• Extrait de page:

------------------------

Page in progress | Seminaire Elico | 26 janvier 2024

Laurence Allard |

Marie-Julie Catoir Brisson |

Nicolas Sauret

Méthodes Guérilla - GER Recherche-création SFSIC

Cette page présente les textes d’intervention au séminaire Elico du 26 janvier 2024 où nous avons présenté les méthodes guérilla et ses principes de documentation, par Laurence Allard, Marie-Julie Catoir Brisson et Nicolas Sauret.

Cette intervention fait suite aux ateliers Recherche-Création [compléter] et à la journée de restitution [complétez].

Index :

Sommaire de l’intervention

  1. Introduire par Marie-Julie
  2. Documenter par Laurence
  3. Performer par Nicolas

Protocole d’écriture

Quelques principes que l’on peut se donner pour préparer ce document:

  • rien n’est figé ! vous formulez/nommez/structurez comme vous l’entendez.
  • une autre page jouera le rôle de :
    1. support de présentation
    2. support de démonstration
    3. support de documentation → prise de notes pendant le séminaire
  • la page est structurée en sections de différents niveaux. Les blocs encadrés sont des sections de niveau 2. N’hésitez pas à les utiliser en tant qu’unité de sens (1 bloc → 1 idée).

------------------------

• Entrées fournies:
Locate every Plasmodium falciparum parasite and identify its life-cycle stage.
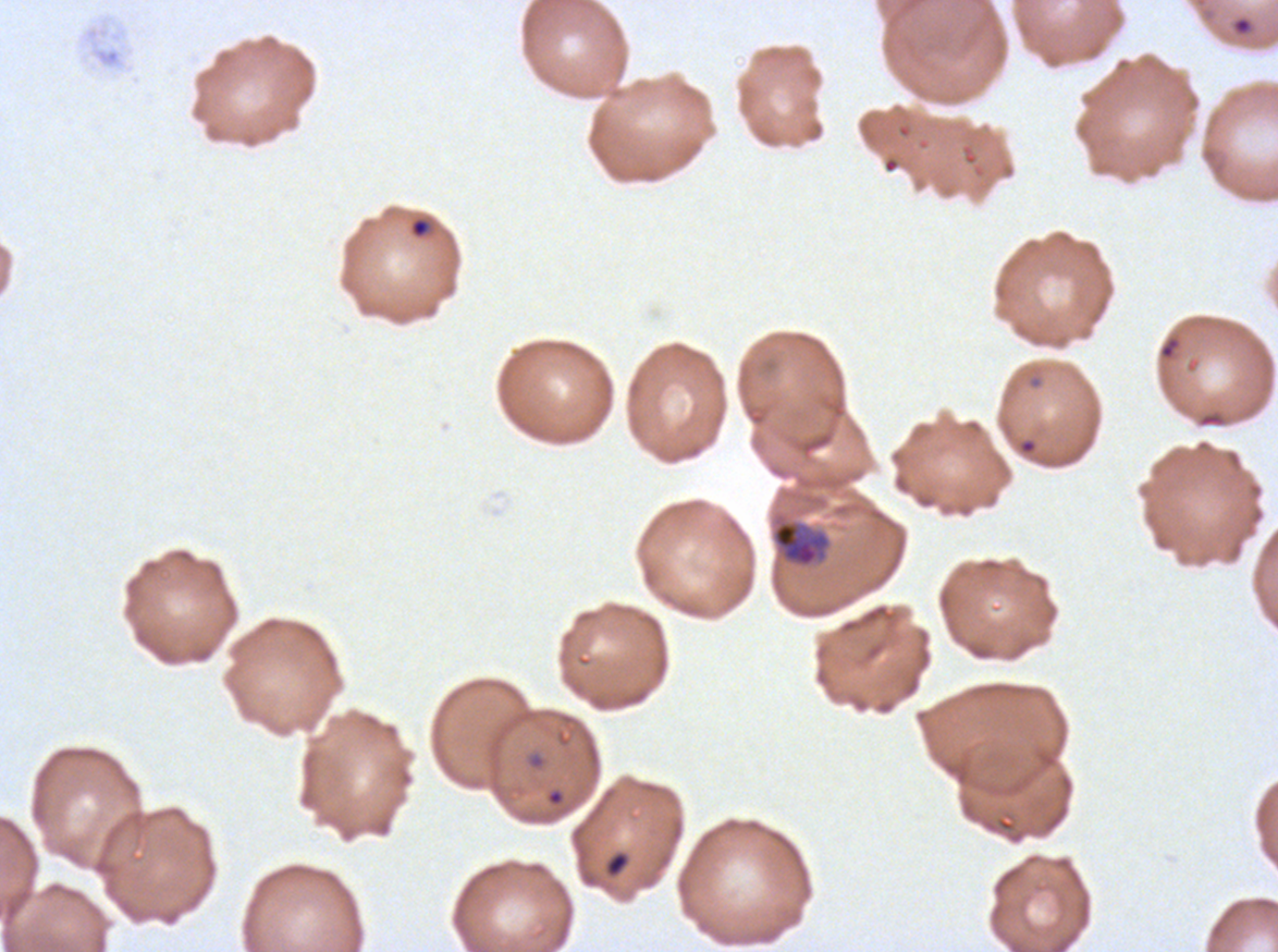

------------------------

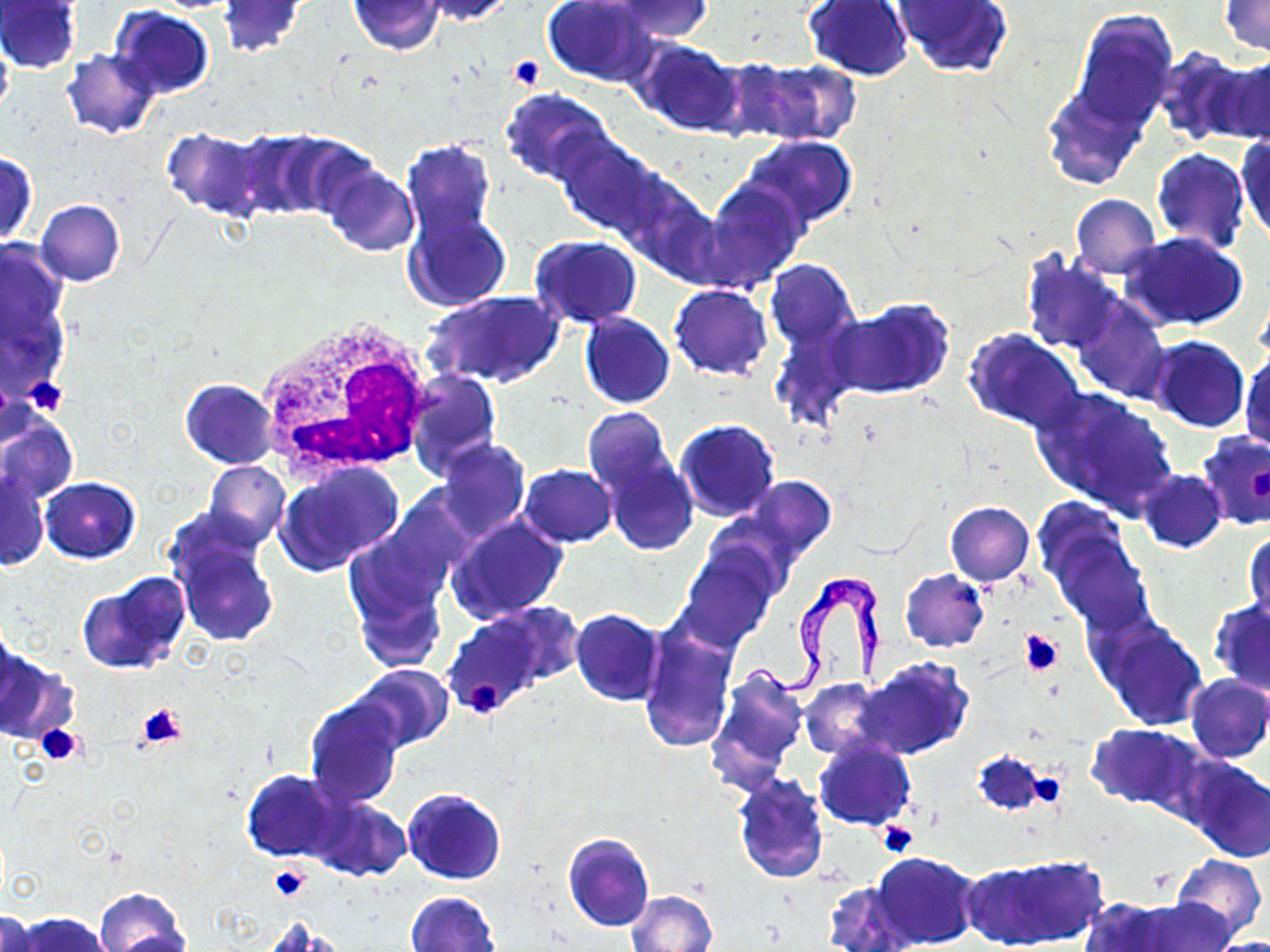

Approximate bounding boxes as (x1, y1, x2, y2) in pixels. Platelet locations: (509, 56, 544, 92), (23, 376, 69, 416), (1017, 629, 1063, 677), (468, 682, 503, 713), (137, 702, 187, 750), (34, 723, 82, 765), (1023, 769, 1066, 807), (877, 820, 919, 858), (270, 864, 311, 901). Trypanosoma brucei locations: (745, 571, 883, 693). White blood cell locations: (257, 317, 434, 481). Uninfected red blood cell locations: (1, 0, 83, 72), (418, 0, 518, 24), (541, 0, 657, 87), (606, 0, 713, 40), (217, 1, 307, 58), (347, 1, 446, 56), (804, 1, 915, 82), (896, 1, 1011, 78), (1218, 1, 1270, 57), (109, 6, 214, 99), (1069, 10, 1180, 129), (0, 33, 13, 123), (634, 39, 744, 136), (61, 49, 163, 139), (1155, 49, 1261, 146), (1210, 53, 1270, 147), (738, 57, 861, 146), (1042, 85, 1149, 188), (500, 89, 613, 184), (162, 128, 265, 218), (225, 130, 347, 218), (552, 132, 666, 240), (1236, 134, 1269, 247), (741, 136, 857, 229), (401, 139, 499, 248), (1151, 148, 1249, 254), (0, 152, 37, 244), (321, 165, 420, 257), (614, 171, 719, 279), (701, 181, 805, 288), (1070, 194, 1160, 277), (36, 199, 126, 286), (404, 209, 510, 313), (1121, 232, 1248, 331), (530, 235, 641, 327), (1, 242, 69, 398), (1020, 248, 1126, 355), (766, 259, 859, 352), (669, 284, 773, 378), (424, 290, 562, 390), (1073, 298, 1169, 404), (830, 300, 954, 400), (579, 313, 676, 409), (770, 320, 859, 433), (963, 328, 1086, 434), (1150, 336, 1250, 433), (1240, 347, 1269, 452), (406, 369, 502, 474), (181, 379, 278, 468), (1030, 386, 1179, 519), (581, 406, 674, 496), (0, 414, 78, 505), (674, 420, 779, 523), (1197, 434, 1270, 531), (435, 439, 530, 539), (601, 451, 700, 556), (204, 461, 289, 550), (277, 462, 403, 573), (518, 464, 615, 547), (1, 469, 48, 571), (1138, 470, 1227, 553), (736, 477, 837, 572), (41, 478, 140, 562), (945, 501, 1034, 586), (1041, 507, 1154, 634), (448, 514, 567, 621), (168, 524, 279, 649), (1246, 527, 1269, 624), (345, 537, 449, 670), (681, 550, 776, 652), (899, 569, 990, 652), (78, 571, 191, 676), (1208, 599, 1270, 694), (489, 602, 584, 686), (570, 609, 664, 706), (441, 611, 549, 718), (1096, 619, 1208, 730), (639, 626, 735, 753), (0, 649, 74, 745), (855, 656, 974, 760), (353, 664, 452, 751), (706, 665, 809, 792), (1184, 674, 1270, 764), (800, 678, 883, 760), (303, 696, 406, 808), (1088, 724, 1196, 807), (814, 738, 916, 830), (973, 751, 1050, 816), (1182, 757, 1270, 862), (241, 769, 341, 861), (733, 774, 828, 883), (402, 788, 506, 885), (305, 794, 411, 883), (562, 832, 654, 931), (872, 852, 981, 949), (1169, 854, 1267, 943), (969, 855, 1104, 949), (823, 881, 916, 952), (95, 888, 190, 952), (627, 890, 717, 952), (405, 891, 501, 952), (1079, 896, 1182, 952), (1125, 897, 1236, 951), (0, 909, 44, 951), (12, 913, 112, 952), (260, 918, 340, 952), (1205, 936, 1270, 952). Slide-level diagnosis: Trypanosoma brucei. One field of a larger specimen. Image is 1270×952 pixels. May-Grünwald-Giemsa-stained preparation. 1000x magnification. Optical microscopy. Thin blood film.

------------------------

• Parties de l'exercice:
[A] D'après l'extrait sur le séminaire Elico, à quelle date ce séminaire a-t-il eu lieu ?
[B] Poursuivez l'extrait sur le séminaire Elico à partir de sa dernière phrase.
Les entrées n'ont aucun lien avec l'extrait sur le séminaire Elico.

• Réponses dans l'ordre:
[A] Le 26 janvier 2024.

[B]
    ## titre de section en début de ligne pour créer une nouvelle section.
  • je propose de ne pas trop en mettre : quelques éléments non rédigés, visuels, …
  • mise en forme : si vous avez des suggestions, je peux tenter de les réaliser

Introduire, par Marie-Julie

Enjeux croisés Mamdans / GER recherche-création :

  • documenter un processus de co-construction d’un collectif de chercheurs en train de se faire,
  • rendre visible le travail de fabrication, avec la possibilité de commenter, d’ajouter et de documenter les différents palimpsestes de la co-création

Une tentative de réponse à l’invitation de Louize Merzeau en 2013 pour “écrire ses propres traces avec tout ce que cela implique de partage, de mémoire et de jeu” > intelligence des traces d’un collectif en construction
Comment impliquer les publics dans la recherche, comme les personnes âgées qui n’ont pas pu être toujours associées au processus de la recherche. Se pose une problématique de l’éthique réflexive.

Focus sur une expérience de documentation-création liée au GER recherche-création de la SFSIC en 2023, en jouant sur les significations du terme FAIRE

  • FAIR(E) - processus et documentation en recherche-création
  • FAIR(E) - documentation du processus en recherche-création
  • FAIR(E) et documenter - écriture des processus de recherche-création

Documenter, par Laurence

Dans le cadre du GER “Recherche-création” de la SFSIC co-fondée avec un collectif de collègues auto-proclamé.es “sémiogonautes”, Pauline Escande-Gauquié, Gustavo Gomez-Mejia et Etienne Candel, s’est tenu les 2 et 3 janvier 2023, un atelier “Méthodes Guérilla” où s’est posé la question de leur documentation. Nous nous sommes attachés pour cet atelier au potentiel subversif de la recherche-création par méthode guérilla et ce à différents moments de la recherche (collecte, transformation, restitution, évaluation).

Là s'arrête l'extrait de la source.